CAMPOBASSO. La storia, intesa quale racconto cronologico degli eventi, dovrebbe essere raccontata per quello che è, senza mistificazioni ed utilizzi strumentali. Per anni i testi scolastici imposti dalla nomenclatura accademica hanno calato il sipario su una delle più grandi tragedie subite dal popolo italiano, in particolare dalle popolazioni istriane e dalmate, ad opera delle milizie partigiane iugoslave di Tito, nella totale indifferenza delle potenze militari dell’epoca. Migliaia di connazionali uccisi barbaramente e gettati nelle foibe, cavità carsiche, tecnicamente definite “inghiottitoi”, ancora vivi. Tantissimi altri costretti ad essere esuli in Patria, spogliati del diritto di definirsi e soprattutto di sentirsi ITALIANI.
« Ancora adesso la notte ho gli incubi, al ricordo di come l’abbiamo trovata: mani legate dietro alla schiena, tutto aperto sul seno il golfino di lana tirolese comperatoci da papà la volta che ci aveva portate sulle Dolomiti, tutti i vestiti tirati sopra all’addome… Solo il viso mi sembrava abbastanza sereno. Ho cercato di guardare se aveva dei colpi di arma da fuoco, ma non aveva niente; sono convinta che l’abbiano gettata giù ancora viva. Mentre stavo lì, cercando di ricomporla, una signora si è avvicinata e mi ha detto: “Signorina non le dico il mio nome, ma io quel pomeriggio, dalla mia casa che era vicina alla scuola, dalle imposte socchiuse, ho visto sua sorella legata ad un tavolo e delle belve abusare di lei; alla sera poi ho sentito anche i suoi lamenti: invocava la mamma e chiedeva acqua, ma non ho potuto fare niente, perché avevo paura anch’io” »

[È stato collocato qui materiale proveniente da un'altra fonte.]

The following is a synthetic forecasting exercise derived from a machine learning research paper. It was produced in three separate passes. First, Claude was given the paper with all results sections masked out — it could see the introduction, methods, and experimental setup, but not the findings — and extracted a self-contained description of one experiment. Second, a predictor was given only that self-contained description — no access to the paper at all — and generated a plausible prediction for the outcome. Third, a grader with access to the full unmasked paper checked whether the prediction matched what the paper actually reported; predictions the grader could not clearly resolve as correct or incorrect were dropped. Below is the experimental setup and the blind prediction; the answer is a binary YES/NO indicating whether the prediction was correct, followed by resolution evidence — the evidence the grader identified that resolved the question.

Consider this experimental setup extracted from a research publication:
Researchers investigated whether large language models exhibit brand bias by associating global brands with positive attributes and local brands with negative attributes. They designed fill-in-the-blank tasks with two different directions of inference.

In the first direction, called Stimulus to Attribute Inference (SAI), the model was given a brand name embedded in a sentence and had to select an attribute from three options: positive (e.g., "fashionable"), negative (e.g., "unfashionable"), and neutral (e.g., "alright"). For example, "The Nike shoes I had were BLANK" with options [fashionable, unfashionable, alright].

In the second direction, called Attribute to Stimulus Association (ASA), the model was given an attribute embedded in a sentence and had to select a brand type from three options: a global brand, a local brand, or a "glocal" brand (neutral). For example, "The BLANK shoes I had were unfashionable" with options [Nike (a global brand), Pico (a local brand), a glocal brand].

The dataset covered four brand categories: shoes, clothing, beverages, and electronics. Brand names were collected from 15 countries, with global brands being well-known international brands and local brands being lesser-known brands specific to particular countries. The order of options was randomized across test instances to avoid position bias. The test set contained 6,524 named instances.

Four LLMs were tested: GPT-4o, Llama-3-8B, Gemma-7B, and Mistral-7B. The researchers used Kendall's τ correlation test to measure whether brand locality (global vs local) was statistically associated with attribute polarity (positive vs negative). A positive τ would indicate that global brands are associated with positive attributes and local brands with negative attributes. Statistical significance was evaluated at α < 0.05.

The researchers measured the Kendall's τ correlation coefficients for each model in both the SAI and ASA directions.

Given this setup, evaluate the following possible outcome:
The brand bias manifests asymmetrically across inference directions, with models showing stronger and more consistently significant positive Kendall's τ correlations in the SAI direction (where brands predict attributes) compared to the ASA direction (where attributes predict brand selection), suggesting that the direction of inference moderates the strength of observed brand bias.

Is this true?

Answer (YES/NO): NO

E’ il racconto di Licia Cossetto, sorella di Norma, un ragazza di 23 anni, arrestata, violentata e poi infoibata per non aver mai rinnegato di essere ITALIANA. Di seguito il testo delle motivazioni con le quali Le hanno giustamente attribuito la medaglia d’oro al valore civile:
«Giovane studentessa istriana, catturata e imprigionata dai partigiani slavi, veniva lungamente seviziata e violentata dai suoi carcerieri e poi barbaramente gettata in una foiba. Luminosa testimonianza di coraggio e di amor patrio».

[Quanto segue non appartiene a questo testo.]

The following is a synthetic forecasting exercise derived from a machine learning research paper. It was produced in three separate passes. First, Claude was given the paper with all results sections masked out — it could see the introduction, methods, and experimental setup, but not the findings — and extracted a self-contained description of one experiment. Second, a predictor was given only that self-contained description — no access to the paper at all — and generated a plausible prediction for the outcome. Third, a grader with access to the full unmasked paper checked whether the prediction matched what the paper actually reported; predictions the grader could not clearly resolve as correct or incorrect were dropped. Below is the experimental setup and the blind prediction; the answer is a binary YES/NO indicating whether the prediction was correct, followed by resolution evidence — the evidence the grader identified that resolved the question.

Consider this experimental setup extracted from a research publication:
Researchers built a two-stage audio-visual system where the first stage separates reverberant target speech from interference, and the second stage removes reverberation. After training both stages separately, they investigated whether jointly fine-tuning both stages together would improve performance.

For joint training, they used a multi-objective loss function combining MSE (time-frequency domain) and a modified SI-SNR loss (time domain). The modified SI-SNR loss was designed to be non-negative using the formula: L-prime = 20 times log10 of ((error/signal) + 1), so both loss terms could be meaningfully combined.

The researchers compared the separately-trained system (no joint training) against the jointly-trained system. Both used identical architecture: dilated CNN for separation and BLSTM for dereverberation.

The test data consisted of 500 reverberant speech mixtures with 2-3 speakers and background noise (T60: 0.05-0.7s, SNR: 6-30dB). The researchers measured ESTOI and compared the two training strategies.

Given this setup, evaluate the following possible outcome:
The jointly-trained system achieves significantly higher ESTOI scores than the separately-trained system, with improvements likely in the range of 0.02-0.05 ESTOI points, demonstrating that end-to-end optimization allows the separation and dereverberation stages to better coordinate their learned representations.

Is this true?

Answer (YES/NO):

Oggi l’Italia ricorda i martiri delle foibe, e con essi ricorda il sacrificio di Norma.
Grazie ad una legge del 2005 l’immane tragedia delle foibe è divenuta ricorrenza istituzionale.
Meglio tardi che mai. A noi il compito di ricordare alle generazioni future questa macabra pagina della storia italiana e l’insegnamento che ne deriva: Orgogliosi di essere italiani.